# Deer Hunting Chickasawhatchee ...



## letsgohuntin (Jul 5, 2006)

Have any of you guys ever done any serious deer hunting on Chickasaw?  I have bow hunted a few times, but mostly within 100 yards of the roads, nothing serious just more or less killing time ( still saw deer & turks though!)

I live within 10 minutes of the camp area at the WMA , and hate to let such fine land go to waste... I was thinking of doing the majority of my bow hunting there this season, leaving my lease undisturbed until gun season...

anyway, what kind of luck have you had ? 

I was wondering if anyone has ventured way back into those swamps, and if so what did you think and was there plenty of deer sign? Those swamps are so large and deep, I would think that there has to be some real bruiser bucks back in there that doesn't receive much hunting pressure.

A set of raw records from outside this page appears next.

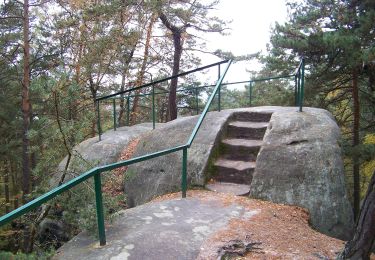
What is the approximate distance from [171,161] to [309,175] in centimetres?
252

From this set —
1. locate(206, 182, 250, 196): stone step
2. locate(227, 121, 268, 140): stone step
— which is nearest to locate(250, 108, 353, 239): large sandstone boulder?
locate(206, 182, 250, 196): stone step

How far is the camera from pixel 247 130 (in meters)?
6.66

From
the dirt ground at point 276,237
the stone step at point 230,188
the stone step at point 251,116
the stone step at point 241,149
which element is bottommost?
the dirt ground at point 276,237

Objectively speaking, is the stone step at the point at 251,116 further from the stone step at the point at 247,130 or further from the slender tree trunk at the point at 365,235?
the slender tree trunk at the point at 365,235

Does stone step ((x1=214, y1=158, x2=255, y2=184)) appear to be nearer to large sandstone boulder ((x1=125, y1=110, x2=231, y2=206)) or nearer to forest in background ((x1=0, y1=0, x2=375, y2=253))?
large sandstone boulder ((x1=125, y1=110, x2=231, y2=206))

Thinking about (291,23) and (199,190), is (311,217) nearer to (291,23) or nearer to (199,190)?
(199,190)

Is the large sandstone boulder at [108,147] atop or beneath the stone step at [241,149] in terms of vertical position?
beneath

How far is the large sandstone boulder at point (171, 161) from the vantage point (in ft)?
19.3

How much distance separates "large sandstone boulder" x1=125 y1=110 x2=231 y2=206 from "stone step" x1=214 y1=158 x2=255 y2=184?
0.28m

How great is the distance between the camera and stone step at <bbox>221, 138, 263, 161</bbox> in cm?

Chickasaw is an awesome place, I love to just take a ride on the road systems, there is always something to see. Like I said, I have never ventured to far off the roads and was wondering about any of your expieriences? 
With close to 20,000 acres, that's a lot land to see!


----------



## Buckerama (Jul 6, 2006)

Iv hunted there in the past but was plannin on trying it out this bow season! if youd like we could meet up there and do they have a camp area there?


----------



## letsgohuntin (Jul 6, 2006)

Buckerama said:
			
		

> Iv hunted there in the past but was plannin on trying it out this bow season! if youd like we could meet up there and do they have a camp area there?



maybe we can hook up some time and do a little scouting... bring your snake boots, my cousin was in the swamps there last week and he saw 9 cotten mouths !   

I noticed on the regulations, they dropped the trophy buck requirements... they stated that there was " no significant gains since the implementation of QDM regulations."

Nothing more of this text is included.